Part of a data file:
>>>

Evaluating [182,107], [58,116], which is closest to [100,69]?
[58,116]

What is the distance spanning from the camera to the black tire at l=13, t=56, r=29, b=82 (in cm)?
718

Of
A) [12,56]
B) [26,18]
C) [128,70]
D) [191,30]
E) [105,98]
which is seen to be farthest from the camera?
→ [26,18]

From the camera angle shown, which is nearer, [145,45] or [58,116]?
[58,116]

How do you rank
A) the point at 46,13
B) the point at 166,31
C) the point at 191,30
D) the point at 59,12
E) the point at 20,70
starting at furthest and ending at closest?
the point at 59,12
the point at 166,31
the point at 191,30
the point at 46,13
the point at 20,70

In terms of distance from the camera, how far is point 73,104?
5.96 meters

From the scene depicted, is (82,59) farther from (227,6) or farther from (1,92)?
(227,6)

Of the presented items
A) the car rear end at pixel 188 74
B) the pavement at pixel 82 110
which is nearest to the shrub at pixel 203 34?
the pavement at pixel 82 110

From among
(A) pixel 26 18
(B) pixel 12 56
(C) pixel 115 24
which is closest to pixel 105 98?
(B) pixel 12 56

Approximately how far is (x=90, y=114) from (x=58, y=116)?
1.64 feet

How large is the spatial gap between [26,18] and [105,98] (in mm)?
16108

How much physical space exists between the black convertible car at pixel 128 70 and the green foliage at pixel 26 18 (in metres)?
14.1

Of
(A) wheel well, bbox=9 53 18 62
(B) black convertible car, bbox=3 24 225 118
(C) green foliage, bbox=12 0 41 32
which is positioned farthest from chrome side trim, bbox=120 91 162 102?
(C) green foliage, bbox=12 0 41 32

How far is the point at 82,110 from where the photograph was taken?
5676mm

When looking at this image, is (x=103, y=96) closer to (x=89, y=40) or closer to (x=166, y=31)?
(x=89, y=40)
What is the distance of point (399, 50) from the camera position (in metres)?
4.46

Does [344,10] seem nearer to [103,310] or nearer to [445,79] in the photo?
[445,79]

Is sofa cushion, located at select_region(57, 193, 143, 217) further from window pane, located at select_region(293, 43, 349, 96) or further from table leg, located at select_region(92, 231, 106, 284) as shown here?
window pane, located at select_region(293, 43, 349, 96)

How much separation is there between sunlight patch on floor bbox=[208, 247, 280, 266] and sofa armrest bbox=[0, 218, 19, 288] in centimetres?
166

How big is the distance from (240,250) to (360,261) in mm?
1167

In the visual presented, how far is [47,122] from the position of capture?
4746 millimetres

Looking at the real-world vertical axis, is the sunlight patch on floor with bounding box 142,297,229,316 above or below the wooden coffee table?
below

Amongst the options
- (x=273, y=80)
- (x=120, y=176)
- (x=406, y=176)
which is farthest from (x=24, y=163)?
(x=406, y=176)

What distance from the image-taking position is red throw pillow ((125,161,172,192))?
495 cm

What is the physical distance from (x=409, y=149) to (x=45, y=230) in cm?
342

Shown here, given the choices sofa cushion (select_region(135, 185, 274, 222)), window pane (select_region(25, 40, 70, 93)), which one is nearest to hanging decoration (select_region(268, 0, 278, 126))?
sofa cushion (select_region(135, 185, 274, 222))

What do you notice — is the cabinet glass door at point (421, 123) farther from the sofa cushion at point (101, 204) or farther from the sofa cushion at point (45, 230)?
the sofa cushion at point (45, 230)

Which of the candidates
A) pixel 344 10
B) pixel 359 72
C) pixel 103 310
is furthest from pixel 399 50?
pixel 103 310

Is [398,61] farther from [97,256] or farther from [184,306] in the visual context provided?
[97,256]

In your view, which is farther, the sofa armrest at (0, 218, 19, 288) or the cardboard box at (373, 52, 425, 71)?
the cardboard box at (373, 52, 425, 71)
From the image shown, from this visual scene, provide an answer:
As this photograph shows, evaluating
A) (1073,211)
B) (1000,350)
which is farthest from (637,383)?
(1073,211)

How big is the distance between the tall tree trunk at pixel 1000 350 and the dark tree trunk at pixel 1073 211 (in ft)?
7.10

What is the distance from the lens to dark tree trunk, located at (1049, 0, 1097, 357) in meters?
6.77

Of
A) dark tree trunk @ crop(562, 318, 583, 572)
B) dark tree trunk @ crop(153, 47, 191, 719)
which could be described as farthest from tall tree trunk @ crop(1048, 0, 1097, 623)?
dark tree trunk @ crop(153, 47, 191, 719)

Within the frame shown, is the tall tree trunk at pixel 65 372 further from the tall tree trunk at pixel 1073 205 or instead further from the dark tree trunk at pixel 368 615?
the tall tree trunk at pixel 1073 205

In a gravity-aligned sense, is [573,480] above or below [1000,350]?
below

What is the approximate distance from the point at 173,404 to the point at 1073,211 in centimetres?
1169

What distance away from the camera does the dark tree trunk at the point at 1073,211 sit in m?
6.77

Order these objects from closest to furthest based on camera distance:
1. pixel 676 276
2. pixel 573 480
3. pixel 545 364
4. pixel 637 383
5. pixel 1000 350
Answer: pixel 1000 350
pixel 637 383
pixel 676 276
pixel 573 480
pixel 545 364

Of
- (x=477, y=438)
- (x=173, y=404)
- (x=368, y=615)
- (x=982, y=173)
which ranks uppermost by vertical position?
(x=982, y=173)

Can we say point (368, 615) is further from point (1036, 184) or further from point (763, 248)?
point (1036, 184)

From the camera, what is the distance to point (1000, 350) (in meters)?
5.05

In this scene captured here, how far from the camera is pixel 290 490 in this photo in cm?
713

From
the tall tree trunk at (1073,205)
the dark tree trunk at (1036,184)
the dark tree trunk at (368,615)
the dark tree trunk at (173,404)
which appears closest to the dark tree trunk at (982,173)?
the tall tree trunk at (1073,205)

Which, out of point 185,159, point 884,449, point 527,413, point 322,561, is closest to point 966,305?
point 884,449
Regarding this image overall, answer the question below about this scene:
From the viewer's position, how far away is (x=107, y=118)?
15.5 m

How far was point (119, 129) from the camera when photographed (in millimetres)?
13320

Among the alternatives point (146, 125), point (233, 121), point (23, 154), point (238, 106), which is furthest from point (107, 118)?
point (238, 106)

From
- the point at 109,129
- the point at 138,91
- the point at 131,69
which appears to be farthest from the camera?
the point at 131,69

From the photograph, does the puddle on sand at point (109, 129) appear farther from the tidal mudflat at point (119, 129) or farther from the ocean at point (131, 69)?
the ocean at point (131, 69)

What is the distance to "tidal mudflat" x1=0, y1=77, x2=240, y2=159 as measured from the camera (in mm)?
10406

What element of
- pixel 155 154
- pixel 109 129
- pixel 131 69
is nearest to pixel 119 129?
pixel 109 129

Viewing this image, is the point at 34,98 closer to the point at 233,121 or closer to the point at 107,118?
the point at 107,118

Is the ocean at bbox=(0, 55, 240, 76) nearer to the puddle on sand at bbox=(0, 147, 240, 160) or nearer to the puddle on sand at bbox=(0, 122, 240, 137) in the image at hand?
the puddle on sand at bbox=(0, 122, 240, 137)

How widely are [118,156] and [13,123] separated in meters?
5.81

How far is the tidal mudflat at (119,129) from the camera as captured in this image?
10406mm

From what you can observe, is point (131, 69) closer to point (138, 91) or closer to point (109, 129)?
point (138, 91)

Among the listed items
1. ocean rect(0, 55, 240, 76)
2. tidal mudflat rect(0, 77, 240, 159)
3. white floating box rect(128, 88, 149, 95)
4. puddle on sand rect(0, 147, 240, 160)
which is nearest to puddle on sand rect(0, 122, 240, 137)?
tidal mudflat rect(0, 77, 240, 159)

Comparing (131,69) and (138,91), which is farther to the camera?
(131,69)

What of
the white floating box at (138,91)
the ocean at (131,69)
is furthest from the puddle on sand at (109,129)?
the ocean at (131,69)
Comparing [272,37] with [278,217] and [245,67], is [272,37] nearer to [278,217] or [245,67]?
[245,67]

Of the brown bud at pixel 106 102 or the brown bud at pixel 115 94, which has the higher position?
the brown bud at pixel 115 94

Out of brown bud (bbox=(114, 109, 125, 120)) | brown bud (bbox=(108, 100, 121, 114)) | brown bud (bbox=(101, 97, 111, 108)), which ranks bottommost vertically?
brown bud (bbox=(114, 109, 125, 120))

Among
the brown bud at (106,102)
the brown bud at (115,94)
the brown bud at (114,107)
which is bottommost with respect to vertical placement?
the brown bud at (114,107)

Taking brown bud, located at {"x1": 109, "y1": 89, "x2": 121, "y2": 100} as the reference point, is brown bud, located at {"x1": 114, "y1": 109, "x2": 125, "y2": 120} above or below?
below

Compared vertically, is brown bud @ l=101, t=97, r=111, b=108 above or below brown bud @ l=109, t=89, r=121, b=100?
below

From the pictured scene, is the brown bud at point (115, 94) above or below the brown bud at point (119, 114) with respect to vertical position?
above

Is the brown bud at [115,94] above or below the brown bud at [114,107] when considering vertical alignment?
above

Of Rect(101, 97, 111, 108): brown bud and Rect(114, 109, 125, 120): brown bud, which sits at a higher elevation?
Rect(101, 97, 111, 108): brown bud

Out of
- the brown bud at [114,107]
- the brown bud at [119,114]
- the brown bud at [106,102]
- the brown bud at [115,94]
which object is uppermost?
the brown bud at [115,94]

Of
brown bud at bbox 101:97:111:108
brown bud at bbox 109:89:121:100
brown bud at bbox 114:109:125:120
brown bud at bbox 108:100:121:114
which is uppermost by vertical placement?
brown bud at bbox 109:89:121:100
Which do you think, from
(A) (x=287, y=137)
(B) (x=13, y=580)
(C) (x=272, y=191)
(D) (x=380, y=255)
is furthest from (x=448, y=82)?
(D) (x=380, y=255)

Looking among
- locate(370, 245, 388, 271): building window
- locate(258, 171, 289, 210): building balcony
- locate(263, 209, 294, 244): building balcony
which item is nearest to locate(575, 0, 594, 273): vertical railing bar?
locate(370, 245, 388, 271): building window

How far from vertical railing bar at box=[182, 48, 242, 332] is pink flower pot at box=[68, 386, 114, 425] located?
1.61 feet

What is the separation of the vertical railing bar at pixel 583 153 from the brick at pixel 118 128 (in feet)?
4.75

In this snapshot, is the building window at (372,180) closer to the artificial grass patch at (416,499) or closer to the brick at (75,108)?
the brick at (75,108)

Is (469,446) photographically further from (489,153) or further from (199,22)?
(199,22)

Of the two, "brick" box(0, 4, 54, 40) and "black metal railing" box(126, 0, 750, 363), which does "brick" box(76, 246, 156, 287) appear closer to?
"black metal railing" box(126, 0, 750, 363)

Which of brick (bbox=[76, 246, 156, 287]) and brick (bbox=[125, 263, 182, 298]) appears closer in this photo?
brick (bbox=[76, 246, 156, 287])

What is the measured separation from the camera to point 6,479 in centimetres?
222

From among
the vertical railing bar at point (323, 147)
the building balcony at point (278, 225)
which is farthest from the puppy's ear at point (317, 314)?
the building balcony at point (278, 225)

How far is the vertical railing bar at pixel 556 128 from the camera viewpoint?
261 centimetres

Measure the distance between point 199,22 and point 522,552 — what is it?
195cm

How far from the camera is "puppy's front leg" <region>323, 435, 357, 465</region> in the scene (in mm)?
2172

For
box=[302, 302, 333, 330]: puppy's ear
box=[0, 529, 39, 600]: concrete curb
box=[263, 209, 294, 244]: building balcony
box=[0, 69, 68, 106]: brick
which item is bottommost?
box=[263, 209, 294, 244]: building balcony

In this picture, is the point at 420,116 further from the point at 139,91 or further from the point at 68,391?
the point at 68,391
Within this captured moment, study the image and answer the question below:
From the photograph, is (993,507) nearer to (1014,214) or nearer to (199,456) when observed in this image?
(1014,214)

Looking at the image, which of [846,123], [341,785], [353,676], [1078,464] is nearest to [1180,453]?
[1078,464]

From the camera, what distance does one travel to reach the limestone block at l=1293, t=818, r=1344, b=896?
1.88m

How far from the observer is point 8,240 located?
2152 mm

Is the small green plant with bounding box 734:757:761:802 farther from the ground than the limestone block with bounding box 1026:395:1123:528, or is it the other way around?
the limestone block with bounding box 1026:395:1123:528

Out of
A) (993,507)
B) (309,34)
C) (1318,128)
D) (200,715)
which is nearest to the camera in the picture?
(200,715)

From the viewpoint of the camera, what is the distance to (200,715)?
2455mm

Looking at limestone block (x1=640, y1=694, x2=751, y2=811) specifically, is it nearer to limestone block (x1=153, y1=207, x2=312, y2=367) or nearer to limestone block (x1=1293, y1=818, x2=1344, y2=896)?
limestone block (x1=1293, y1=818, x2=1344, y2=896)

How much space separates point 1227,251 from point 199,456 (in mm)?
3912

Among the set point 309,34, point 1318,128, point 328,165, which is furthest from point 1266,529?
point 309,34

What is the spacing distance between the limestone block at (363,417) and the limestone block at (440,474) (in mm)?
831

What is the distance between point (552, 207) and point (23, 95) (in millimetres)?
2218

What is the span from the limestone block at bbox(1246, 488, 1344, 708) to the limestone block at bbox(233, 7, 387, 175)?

<<<

* [Directive] Return only the lines running from the line with "In this picture, is" to the last line of the records, both included, exactly as written.

* [Task solution]
In this picture, is the point at 420,116 further from the point at 139,91 or further from the point at 68,391?
the point at 68,391
Within this captured moment, study the image and answer the question below:
From the photograph, is (993,507) nearer to (1014,214) or nearer to (199,456) when observed in this image?
(1014,214)

Looking at the image, which of [846,123], [341,785], [353,676], [1078,464] is nearest to [1180,453]?
[1078,464]

From the camera, what distance does one travel to reach the limestone block at l=1293, t=818, r=1344, b=896?
1.88m

How far from the observer is point 8,240 located?
2152 mm

Is the small green plant with bounding box 734:757:761:802 farther from the ground than the limestone block with bounding box 1026:395:1123:528, or is it the other way around?
the limestone block with bounding box 1026:395:1123:528

Out of
A) (993,507)
B) (309,34)
C) (1318,128)
D) (200,715)
which is nearest to the camera in the picture?
(200,715)

From the viewpoint of the camera, what is the distance to (200,715)?
2455mm

Looking at limestone block (x1=640, y1=694, x2=751, y2=811) specifically, is it nearer to limestone block (x1=153, y1=207, x2=312, y2=367) or nearer to limestone block (x1=1293, y1=818, x2=1344, y2=896)?
limestone block (x1=1293, y1=818, x2=1344, y2=896)

How much space separates point 1227,251 from point 199,456 (in mm)?
3912

Among the set point 309,34, point 1318,128, point 328,165, which is furthest from point 1266,529?
point 309,34

What is the spacing distance between the limestone block at (363,417) and the limestone block at (440,474) (in mm)?
831

What is the distance between point (552, 207) and point (23, 95) (in millimetres)?
2218

What is the span from the limestone block at bbox(1246, 488, 1344, 708) to the limestone block at bbox(233, 7, 387, 175)?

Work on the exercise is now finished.